|Oh, NES Box Art. At least the creatures featured on it were actually in the game in some form.|
The opening credits tell of a great war that ravaged the land followed by a cataclysm that altered the landscape indefinitely, mutating most of the wildlife on the planet to dangerous monsters. That, of course, put an end to the war, since it most likely killed more people than the battles had, and the survivors put all their energy to building one last bastion of Technology and Magic, a giant floating tower in the sky from which they could purge evil.
100 years following, technology has become forbidden, though the ways of magic still prosper. Life has returned to the norm; The mutated creatures still lurk the world, but the humans have rebuilt their civilizations and managed to thrive. But they still knew fear everyday, and what's worse was that a man, self-titled Emperor Drygon had brought back the old ways of Technology and began imposing them on the world in an attempt to gain control of the Tower and use its weapons the hold the world at his mercy.
But there is one chance left for humanity; one that has slept endlessly to be awakened when he was needed the most. And thus began the quest of the foretold hero.
|The game starts as the protag emerges from this Cryostasis chamber and proceeds to explode through a cave wall.|
What follows is a journey where our protagonist (you name him) sets out to meet with the Elders of the remaining villages for information on Emperor Drygon, with the eventual aim of defeating him. Guided by their wisdom and entrusted with the relics of old, passed down through the ages, the four elemental swords, he meets many interesting characters along the way, as well as his partner in this mission, Mesia, whom he shares a link with that he just can't recall.
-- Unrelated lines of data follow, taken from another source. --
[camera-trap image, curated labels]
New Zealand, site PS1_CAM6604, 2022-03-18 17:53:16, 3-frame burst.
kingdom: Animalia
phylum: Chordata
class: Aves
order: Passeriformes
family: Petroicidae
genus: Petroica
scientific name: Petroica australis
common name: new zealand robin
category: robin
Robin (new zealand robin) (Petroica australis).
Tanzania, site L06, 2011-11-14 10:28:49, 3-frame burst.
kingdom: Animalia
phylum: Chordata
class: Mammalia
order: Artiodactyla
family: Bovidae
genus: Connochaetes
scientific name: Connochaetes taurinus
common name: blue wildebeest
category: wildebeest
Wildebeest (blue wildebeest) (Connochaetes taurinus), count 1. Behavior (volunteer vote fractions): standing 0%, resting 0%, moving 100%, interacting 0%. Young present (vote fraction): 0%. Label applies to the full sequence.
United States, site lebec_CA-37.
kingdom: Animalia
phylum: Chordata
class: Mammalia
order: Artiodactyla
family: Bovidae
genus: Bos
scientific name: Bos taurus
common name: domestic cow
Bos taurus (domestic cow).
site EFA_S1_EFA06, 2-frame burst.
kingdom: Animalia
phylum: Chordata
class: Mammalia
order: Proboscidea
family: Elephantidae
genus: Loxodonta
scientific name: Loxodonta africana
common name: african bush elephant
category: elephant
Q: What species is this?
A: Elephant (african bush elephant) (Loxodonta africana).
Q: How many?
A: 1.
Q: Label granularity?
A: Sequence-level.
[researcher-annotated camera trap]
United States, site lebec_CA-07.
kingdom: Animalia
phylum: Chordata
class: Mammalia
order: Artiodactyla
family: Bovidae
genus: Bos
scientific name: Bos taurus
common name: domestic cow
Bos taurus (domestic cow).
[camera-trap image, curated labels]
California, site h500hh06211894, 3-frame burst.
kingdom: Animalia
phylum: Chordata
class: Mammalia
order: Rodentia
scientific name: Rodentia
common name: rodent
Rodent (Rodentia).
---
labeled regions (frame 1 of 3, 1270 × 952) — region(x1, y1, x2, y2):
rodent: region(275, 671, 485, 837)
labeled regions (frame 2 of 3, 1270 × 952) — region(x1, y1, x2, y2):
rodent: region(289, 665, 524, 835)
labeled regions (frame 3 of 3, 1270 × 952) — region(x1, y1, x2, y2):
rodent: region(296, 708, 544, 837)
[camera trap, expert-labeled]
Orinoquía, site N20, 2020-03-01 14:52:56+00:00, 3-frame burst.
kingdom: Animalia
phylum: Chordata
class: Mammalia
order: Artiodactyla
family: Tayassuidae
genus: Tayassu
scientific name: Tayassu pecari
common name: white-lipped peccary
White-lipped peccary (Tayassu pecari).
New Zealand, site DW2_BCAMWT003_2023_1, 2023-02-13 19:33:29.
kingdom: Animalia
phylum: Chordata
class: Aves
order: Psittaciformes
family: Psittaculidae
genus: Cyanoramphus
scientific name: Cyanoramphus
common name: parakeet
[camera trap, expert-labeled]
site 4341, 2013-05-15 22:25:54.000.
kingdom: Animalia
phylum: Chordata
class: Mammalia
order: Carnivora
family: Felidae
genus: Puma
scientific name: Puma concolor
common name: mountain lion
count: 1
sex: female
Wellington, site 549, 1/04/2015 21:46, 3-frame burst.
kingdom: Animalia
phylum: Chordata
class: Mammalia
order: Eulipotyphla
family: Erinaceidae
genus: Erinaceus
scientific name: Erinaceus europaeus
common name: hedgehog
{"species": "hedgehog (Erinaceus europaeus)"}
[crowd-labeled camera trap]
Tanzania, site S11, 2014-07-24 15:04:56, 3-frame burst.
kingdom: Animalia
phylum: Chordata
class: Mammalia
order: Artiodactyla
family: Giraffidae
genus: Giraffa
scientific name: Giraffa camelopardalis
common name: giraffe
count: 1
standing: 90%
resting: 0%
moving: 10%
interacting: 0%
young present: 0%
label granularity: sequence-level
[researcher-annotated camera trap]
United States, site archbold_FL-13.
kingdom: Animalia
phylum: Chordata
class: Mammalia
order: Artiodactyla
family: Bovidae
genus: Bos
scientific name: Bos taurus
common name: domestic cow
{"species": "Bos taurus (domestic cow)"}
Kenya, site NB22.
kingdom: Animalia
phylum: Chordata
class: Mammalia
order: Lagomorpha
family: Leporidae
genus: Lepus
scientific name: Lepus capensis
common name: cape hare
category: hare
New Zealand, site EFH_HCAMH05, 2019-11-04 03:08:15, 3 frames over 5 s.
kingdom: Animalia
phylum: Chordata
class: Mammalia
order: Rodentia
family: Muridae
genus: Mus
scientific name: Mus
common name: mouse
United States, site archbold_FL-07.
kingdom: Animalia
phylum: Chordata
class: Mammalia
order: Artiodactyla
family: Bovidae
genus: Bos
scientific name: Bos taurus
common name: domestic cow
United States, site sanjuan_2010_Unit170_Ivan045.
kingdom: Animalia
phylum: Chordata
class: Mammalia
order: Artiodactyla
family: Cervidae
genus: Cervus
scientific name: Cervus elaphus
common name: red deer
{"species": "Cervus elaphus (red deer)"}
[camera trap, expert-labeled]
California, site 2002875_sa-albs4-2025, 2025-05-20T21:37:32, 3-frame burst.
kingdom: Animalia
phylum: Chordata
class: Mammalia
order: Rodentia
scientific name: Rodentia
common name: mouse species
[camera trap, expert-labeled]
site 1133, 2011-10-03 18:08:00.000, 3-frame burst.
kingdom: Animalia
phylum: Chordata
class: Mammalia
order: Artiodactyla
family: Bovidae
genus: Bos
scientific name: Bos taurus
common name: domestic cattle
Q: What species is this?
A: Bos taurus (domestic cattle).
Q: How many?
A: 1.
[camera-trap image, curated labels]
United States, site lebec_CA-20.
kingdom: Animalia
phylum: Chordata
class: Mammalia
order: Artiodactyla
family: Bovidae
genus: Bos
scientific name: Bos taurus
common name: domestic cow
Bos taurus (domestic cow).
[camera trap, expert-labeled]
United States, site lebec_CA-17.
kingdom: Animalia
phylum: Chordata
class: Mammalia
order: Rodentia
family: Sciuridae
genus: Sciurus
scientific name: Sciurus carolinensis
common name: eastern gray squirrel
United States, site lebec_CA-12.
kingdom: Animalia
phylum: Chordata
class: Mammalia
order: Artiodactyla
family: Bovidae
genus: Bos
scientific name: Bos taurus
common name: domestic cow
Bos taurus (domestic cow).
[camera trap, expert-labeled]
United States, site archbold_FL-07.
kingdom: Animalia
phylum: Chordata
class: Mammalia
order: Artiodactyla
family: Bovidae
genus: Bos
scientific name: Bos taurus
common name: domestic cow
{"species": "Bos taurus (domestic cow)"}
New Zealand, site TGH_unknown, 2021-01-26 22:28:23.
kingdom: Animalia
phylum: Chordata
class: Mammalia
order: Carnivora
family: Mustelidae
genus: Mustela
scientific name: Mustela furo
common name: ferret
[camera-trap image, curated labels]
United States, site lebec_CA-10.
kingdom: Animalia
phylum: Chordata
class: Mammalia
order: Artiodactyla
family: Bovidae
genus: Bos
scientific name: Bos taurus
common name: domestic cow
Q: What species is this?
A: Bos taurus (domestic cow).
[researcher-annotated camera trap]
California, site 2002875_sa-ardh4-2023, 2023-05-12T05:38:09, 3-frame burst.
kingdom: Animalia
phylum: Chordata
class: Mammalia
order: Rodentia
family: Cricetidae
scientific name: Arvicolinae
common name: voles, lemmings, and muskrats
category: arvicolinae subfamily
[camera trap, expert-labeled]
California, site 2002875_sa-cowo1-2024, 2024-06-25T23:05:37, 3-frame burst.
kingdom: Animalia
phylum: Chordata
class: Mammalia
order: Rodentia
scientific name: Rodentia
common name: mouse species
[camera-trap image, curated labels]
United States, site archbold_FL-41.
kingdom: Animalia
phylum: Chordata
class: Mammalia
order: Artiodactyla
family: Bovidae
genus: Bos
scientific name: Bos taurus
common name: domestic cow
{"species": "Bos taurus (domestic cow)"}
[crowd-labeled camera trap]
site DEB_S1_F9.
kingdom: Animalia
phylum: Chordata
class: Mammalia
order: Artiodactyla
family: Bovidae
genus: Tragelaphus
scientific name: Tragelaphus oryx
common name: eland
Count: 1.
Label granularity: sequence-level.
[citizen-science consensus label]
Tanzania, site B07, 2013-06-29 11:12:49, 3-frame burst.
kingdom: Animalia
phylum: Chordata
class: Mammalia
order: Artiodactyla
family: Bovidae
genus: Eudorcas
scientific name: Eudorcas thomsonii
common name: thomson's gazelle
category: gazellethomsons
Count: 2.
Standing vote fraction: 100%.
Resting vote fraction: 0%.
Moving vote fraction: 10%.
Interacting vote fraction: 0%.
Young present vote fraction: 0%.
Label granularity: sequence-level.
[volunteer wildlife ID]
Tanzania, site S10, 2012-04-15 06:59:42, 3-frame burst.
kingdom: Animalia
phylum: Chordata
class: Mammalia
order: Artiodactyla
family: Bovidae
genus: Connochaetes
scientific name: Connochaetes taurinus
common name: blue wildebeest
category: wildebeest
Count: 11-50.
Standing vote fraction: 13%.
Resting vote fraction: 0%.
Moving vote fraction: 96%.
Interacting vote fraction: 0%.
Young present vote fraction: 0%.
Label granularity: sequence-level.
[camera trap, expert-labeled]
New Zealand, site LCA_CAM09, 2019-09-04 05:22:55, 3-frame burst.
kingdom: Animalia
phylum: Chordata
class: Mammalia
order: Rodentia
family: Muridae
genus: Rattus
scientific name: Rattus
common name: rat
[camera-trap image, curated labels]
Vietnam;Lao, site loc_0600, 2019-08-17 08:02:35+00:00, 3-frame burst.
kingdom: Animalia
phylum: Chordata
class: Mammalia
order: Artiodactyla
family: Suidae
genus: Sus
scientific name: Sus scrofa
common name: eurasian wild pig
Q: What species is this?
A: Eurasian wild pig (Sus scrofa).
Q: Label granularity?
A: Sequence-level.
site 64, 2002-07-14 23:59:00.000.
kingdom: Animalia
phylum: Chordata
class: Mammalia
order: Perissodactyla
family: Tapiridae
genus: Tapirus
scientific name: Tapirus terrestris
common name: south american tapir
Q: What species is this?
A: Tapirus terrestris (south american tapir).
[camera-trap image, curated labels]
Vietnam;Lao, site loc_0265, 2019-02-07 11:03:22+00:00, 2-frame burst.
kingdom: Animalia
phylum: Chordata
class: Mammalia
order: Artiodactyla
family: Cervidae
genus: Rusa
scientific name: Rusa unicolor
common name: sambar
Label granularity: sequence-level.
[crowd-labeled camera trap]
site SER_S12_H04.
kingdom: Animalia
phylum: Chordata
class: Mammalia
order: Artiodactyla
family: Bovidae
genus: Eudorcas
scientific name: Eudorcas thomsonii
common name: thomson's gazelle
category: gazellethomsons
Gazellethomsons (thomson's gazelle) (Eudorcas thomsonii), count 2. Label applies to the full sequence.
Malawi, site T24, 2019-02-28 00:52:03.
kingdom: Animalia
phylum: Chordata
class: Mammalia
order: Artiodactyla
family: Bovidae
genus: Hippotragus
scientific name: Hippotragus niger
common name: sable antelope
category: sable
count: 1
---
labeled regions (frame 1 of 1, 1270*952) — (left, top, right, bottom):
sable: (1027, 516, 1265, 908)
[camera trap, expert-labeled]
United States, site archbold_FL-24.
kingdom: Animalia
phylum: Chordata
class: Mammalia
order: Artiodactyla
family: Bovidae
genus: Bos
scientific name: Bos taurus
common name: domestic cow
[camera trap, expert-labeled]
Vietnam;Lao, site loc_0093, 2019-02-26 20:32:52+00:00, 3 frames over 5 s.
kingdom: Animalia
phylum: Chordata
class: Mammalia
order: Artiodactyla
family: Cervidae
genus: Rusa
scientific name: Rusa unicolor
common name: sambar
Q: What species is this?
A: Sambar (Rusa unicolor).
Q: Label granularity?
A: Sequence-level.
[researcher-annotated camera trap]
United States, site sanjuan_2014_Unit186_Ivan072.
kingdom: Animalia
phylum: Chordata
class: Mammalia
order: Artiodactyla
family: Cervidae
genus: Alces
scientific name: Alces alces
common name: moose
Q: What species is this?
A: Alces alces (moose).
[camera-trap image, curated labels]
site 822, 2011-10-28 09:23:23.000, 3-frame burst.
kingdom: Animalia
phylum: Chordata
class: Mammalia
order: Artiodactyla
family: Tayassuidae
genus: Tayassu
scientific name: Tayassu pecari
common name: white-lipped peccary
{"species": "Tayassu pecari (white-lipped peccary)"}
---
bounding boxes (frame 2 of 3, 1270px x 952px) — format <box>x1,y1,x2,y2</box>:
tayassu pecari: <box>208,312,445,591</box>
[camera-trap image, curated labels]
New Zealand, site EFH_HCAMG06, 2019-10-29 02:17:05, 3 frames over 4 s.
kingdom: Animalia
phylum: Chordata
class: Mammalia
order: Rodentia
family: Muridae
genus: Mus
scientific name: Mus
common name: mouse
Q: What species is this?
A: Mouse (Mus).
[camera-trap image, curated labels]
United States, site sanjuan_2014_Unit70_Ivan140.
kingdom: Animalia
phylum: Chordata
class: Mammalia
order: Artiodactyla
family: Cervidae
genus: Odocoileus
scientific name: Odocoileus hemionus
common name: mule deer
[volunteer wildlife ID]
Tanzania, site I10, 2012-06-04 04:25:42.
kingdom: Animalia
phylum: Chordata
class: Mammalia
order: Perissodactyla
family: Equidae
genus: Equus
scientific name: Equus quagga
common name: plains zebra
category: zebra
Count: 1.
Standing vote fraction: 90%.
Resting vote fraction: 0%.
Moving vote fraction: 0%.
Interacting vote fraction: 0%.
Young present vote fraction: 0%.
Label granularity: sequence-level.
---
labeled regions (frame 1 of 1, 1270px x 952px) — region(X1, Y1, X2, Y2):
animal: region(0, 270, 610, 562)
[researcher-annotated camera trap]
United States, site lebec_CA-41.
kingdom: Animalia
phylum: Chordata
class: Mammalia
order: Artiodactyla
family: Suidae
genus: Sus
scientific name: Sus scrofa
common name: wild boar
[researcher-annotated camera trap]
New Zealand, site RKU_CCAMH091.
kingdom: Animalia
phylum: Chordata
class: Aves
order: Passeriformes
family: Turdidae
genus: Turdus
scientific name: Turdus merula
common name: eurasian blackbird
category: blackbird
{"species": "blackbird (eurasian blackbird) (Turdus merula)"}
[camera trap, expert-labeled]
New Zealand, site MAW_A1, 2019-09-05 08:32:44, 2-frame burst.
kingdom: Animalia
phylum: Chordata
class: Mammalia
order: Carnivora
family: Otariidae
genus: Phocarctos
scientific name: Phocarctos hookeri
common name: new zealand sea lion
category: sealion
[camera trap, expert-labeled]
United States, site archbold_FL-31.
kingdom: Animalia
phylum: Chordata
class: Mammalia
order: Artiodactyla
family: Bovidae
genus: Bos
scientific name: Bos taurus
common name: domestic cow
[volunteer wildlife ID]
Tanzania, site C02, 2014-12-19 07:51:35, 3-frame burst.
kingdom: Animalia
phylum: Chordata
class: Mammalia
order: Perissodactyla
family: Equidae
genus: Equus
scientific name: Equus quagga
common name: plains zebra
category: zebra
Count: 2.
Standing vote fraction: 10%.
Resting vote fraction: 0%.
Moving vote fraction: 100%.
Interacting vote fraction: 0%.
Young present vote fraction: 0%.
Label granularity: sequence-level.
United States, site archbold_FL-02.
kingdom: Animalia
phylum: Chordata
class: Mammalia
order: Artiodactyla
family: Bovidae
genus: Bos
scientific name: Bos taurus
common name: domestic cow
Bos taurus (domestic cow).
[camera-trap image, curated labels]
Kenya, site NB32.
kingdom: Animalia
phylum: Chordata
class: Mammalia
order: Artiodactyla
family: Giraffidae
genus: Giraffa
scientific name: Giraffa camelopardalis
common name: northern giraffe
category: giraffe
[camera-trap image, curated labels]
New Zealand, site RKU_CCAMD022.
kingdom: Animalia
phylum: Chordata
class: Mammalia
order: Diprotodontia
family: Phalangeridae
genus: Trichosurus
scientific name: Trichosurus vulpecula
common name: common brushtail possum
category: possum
|Our protag foolishly challenges two Tigermen at level one.|
Back in the NES days, this right here was my game. Everytime I think of those days, this is the one I think of first, simply because it's the one I put the most time into. Hilariously, I've only managed to beat it twice; the other times I simply played for a bit and then ended up starting over again just because that's what you did as a kid with something you liked. If it was a movie, you watched it over and over again and me, with games, I just played it over and over again, despite not finishing it. This is largely due to the fact that once I got the Sword of Water and the Ball of Water, the game opens up dramatically, or at least, way back then it -felt- like it did, and I'd always spend more time moving about than actually making progress.
And even when I beat the game, I couldn't really appreciate the ending back then. Unfortunately, I still can't, because, as I've learned in growing up, the ending is rather poor. I won't spoil it here, of course, but there's a lot of last minute reveals that dampens the feel and throws all sorts of questions into the mix, and it's better to remember the game for the fun it offered; using swords to stab things and shoot Wind, Fire, Water/Ice and Lightning at them. Also getting the Rabbit Boots and jumping everywhere. Especially getting the Rabbit Boots and jumping everywhere.
|Not flying. Jumping. Though, you did gain the ability to fly later.|
It'll be hard for you to go out and experience this game yourself unless you look into less-than-savory means, (Or finding the Game Boy Color remake which is awful) so if you'd at least like to see the story of this game play out in a humorous manner, I can recommend This Let's Play if you're into that sort of thing. Otherwise, you could, of course, search it out on youtube; I'm sure there are video Let's Plays of it out there.
Failing that, just take my word for it: Crystalis was a great game and would be well worth your time if you ever managed to find it and an NES to play it on. (Or a miracle occurs and it's put up on the Virtual Console at some point.)